Defendant solicitors, meanwhile, are likely to scrutinise compliance histories far more aggressively. Requests for disclosure concerning historic certificates and evidence of service are likely to become routine.
In practical terms, this issue may now appear in almost every defended legacy Section 21 matter.
Transitional Risks After the Renters’ Rights Act Some landlords may assume this decision has limited relevance now that Section 21 has been scrapped. However, that would be a mistake.
A substantial number of claims remain within the court system and given the widespread delays to almost all case, these are likely to continue to be litigated for some time. Many notices were served before the legislative changes came into force in May, meaning the courts are likely to face a prolonged wave of challenges centred on compliance failures.
Older tenancies are particularly vulnerable. Informal management arrangements, missing paperwork, changes in agents and poor record retention all create obvious risks.
The irony is that the abolition of Section 21 may actually intensify scrutiny of the final generation of claims as parties fight over possession proceedings already in progress.

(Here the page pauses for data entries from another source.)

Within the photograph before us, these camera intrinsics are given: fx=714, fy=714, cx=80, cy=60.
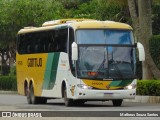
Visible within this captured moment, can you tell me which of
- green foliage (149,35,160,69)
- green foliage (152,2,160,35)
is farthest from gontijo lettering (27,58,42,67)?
green foliage (152,2,160,35)

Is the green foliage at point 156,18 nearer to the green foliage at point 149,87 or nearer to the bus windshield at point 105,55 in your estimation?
the green foliage at point 149,87

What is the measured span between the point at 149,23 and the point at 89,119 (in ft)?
52.1

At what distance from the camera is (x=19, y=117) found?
21000mm

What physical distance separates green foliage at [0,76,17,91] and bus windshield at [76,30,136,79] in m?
30.6

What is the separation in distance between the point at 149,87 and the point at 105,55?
6.26 m

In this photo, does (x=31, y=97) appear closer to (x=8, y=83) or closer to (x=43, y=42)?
(x=43, y=42)

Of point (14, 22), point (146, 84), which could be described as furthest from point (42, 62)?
point (14, 22)

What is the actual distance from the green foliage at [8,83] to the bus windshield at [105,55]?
30.6 meters

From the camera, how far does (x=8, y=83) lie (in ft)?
198

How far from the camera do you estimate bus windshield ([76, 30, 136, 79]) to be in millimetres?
28281

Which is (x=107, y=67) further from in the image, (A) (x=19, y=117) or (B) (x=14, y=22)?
(B) (x=14, y=22)

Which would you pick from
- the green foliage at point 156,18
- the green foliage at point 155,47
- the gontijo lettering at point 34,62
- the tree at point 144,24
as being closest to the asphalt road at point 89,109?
the gontijo lettering at point 34,62

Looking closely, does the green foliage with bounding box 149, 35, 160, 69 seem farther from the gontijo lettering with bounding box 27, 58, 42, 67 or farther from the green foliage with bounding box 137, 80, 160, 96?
the gontijo lettering with bounding box 27, 58, 42, 67

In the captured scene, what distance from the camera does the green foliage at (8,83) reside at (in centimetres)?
5916
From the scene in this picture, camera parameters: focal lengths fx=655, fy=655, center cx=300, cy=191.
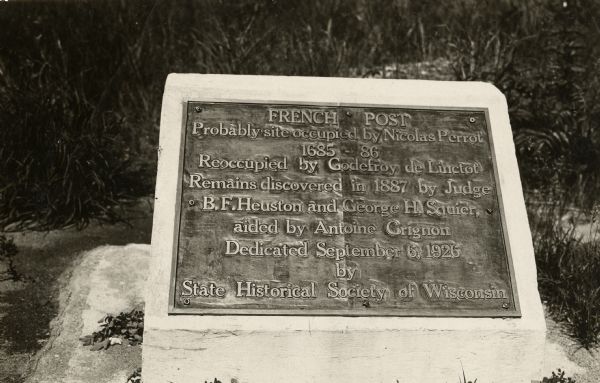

The Bigger Message from the Courts
This judgment reflects a wider trend in housing litigation with courts now increasingly unwilling to treat regulatory obligations as mere technicalities, particularly where safety is concerned.
Landlords and practitioners alike are now expected to demonstrate rigorous compliance, supported by proper records and evidence. Good record-keeping is no longer simply administrative good practice; it has become a core litigation strategy.
The era of casual compliance is over.
For years, missing gas safety paperwork was often viewed as an inconvenience capable of being corrected later. Following this judgment, it may instead be the issue that determines whether a possession claim succeeds or fails altogether.